How Did Valentine’s Day Start?
Love it or hate it, February 14 is celebrated by millions of people annually. Often referred to as a "Hallmark Holiday," Valentine’s Day is largely associated with sappy greeting cards, heart-shaped boxes of chocolates, rose-filled bouquets, and other so-called symbols of love. Of course, it didn’t start out this way. So, what are the origins of Valentine’s Day — and why has the holiday endured?
The Pagan Origins of Valentine’s Day
Like so many of our modern-day celebrations, Valentine’s Day may date back to a pagan festival, at least in part. That celebration was known as Lupercalia, a fertility festival dedicated to Faunus, the Roman god of agriculture, and Rome’s founders, Romulus and Remus. Held on the ides of February, Lupercalia was meant to usher in the spring — a time that’s most often associated with fertility and birth.
So, did Lupercalia involve chocolates and heart-shaped sweets? Not exactly. To kick things off, an order of Roman priests known as the Luperci would gather in a sacred cave where, according to legend, Rome’s founders were cared for by a wolf. They would then sacrifice a goat and a dog, animals that represent fertility and purification respectively. The goat’s hide was then dipped in blood, taken to the fields and, finally, given to the Roman women. According to History, "Roman women welcomed the touch of the hides because it was believed to make them more fertile in the coming year." All of this ended in a lottery-like matchmaking system to pair the city’s young women and men together. A little more involved than swiping left, huh?

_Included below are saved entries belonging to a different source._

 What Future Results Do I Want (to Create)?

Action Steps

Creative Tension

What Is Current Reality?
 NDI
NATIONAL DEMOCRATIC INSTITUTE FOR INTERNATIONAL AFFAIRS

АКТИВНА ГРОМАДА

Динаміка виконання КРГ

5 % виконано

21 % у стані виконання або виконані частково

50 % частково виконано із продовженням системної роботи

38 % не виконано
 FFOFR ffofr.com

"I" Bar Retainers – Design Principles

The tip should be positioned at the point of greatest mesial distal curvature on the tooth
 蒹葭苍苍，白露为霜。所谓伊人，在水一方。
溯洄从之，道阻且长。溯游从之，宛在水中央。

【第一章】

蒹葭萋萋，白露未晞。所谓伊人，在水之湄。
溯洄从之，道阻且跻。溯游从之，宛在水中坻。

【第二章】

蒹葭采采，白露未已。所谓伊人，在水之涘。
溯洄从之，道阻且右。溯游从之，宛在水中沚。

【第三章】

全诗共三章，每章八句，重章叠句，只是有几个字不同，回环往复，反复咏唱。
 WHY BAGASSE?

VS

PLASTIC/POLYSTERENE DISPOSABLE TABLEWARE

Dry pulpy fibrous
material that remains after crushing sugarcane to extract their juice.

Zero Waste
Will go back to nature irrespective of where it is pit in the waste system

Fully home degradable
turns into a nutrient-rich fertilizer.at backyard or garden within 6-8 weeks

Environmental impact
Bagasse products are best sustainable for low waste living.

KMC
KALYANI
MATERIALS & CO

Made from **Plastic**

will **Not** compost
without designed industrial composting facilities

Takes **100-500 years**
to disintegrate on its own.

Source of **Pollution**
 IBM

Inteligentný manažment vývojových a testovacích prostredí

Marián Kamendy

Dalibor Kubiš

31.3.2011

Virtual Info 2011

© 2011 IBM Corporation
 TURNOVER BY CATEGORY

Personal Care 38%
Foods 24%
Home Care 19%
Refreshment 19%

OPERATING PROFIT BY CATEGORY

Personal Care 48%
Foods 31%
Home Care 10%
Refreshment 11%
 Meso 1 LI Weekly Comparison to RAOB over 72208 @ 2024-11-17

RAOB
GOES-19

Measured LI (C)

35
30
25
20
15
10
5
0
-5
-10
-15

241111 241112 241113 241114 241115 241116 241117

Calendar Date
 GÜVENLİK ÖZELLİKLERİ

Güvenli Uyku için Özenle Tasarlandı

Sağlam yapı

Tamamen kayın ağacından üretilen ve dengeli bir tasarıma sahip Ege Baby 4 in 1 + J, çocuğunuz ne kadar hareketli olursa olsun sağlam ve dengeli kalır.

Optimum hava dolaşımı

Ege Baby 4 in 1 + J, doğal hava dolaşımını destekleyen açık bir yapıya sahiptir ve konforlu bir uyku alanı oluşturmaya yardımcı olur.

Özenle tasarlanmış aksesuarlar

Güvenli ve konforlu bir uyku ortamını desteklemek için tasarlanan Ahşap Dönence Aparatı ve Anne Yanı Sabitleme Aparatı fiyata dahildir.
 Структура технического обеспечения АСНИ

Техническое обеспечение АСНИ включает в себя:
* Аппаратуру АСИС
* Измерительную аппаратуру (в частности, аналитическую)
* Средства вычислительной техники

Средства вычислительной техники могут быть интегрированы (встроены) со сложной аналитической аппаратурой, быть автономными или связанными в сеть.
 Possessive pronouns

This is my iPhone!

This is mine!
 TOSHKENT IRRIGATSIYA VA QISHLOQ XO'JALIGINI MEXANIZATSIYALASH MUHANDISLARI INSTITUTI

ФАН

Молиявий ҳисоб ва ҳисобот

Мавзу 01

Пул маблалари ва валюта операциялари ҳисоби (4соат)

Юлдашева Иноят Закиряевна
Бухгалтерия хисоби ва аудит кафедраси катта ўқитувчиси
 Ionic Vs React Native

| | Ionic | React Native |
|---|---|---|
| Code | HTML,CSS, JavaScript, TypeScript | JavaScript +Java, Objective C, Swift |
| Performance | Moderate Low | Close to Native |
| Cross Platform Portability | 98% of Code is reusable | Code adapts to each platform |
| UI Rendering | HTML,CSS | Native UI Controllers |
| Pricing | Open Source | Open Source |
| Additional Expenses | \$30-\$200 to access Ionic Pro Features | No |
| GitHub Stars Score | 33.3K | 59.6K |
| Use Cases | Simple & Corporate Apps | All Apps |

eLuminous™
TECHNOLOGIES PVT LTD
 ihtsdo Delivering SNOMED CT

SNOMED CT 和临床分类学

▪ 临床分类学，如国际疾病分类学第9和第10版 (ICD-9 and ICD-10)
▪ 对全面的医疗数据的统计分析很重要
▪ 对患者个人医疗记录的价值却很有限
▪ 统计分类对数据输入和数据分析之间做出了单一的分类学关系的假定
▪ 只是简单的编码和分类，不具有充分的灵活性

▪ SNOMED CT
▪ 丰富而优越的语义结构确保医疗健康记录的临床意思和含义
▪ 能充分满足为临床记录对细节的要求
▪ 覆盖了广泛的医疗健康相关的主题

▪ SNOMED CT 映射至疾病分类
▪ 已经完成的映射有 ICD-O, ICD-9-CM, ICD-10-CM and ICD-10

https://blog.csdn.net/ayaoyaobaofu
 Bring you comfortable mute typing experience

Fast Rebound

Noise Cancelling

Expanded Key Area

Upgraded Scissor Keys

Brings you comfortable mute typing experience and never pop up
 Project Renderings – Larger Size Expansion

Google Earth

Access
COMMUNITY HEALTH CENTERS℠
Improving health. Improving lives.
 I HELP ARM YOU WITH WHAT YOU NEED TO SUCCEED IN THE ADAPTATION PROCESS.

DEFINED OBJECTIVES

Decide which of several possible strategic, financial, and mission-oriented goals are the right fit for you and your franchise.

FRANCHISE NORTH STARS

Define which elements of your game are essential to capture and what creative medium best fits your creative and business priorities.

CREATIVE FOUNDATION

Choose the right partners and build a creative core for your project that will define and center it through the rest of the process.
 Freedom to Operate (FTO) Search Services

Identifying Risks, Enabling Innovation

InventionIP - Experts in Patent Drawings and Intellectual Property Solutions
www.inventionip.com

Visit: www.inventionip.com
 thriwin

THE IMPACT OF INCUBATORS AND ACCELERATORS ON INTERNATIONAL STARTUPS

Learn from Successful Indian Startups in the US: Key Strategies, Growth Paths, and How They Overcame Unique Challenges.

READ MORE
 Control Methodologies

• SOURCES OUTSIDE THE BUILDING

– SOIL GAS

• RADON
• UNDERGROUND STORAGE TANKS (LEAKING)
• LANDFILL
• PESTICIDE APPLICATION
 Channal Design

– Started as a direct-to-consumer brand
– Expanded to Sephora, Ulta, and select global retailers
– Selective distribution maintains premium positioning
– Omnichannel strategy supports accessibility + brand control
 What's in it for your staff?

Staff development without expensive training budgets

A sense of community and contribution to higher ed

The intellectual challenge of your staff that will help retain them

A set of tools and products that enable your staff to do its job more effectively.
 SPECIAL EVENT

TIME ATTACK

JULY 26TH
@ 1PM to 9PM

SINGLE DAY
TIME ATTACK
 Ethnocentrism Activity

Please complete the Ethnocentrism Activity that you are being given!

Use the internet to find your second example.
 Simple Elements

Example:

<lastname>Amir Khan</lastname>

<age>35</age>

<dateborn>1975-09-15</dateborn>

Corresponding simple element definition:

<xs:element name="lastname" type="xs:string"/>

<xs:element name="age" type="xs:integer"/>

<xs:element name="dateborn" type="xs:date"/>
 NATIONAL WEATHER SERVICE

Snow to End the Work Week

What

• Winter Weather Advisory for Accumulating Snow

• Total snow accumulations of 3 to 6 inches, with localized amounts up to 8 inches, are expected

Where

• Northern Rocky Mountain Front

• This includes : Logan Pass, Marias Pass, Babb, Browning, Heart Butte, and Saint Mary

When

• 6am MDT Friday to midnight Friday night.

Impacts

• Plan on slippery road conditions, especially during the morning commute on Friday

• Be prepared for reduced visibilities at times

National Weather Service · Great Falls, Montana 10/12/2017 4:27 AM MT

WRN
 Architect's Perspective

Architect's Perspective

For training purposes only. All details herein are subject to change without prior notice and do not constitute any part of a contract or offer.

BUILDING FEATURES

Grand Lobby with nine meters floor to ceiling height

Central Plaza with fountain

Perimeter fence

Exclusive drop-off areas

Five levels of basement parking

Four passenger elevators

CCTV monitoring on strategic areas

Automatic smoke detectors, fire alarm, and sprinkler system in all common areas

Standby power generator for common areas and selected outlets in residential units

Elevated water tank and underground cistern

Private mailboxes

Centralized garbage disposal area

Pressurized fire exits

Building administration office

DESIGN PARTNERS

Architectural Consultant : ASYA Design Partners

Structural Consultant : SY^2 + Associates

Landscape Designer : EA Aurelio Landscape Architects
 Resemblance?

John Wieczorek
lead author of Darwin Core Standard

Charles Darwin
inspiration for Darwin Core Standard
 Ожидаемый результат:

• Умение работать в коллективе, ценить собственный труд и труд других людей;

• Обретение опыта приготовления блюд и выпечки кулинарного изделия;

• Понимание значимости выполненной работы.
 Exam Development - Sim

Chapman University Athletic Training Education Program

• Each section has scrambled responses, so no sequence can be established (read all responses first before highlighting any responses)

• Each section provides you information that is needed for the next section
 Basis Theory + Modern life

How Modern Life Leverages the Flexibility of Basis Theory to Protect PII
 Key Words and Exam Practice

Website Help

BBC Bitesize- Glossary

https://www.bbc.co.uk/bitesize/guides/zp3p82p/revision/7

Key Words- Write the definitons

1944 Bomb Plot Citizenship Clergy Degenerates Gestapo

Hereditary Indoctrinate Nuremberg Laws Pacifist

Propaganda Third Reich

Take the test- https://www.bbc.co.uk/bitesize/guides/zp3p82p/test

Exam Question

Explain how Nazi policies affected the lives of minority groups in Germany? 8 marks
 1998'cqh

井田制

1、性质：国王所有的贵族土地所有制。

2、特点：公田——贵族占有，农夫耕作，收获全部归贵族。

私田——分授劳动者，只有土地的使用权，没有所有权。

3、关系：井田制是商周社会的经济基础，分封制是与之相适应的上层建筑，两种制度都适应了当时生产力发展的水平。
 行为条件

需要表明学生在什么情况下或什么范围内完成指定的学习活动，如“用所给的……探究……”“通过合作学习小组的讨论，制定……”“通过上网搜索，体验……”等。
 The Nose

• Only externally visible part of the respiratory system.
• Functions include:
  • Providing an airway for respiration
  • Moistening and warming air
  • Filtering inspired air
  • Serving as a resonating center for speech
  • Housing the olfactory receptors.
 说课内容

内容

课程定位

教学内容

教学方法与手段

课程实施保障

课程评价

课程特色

By the end of the 400s A.D., Pope Gelasius put an end to the festival, noting that its pagan roots were in direct opposition to Christianity. In an attempt to Christianize the holiday, Pope Gelasius decided to replace Lupercalia with a Christian feast day. During the Middle Ages, folks would associate this feast day with love and romance, especially in the wake of Geoffrey Chaucer’s The Parlement of Foules, a poem about birds finding their mates.
Who Was Saint Valentine?
So, how did this feast day become known as Valentine’s Day? Well, most Christian feast days are associated with a saint and, as you might be able to guess, Saint Valentine is primarily known as the patron saint of lovers. According to the Catholic Church, there were at least three martyred saints named Valentine or Valentinus, so it’s difficult to determine for whom the day was named.
One popular legend suggests that when Emperor Claudius II of Rome outlawed marriage for the young men in his army, a priest named Valentine performed marriages in secret. Eventually, he was found out and Claudis sentenced him to death. Another Valentine, this one a bishop, was also put to death by Claudius the second, though little is known about that potential namesake.
Perhaps the most popular legend associated with Valentine’s Day tells the story of a man who wanted to help Christian people escape Roman prisons. In this telling, the imprisoned Valentine sent the first "valentine" greeting to a young woman who had visited him. It is said that before his death, he signed a letter to her "From your Valentine." Of course, which version of Valentine is actually the day’s namesake doesn’t quite matter as much as what the figure stands for — love, empathy and sacrifice.
How Did Valentine’s Day Become the Holiday We Know Today?
Apart from Valentine’s letter of legend, the oldest known valentine came about in 1415 when Charles, Duke of Orleans, wrote a love poem to his wife while he was imprisoned in the Tower of London. Shortly after, King Henry V allegedly hired a ghost writer to compose a valentine to his love. But when did the holiday become what we know today?
Observed in the United States, Canada, Mexico, France, Australia and the United Kingdom, modern Valentine’s Day as we know it was first celebrated in the 17th or 18th centuries, with folks exchanging handwritten notes and small tokens. By the 1800s, Richard Cadbury, the founder of the Cadbury chocolate company, began the practice of gifting boxes of chocolate on Valentine's Day in the U.K.
Meanwhile, in the U.S., Esther A. Howland, the so-called "Mother of the Valentine," first sold mass-produced valentines in the 1840s. And the rest, as they say, is history. These days, the Greeting Card Association estimates that 145 million people send Valentine’s Day cards each year — and that’s not including all those cards kids trade at school. Additionally, the National Retail Foundation projected that Americans would spend a staggering $27.4 billion in 2020 on Valentine’s-related items.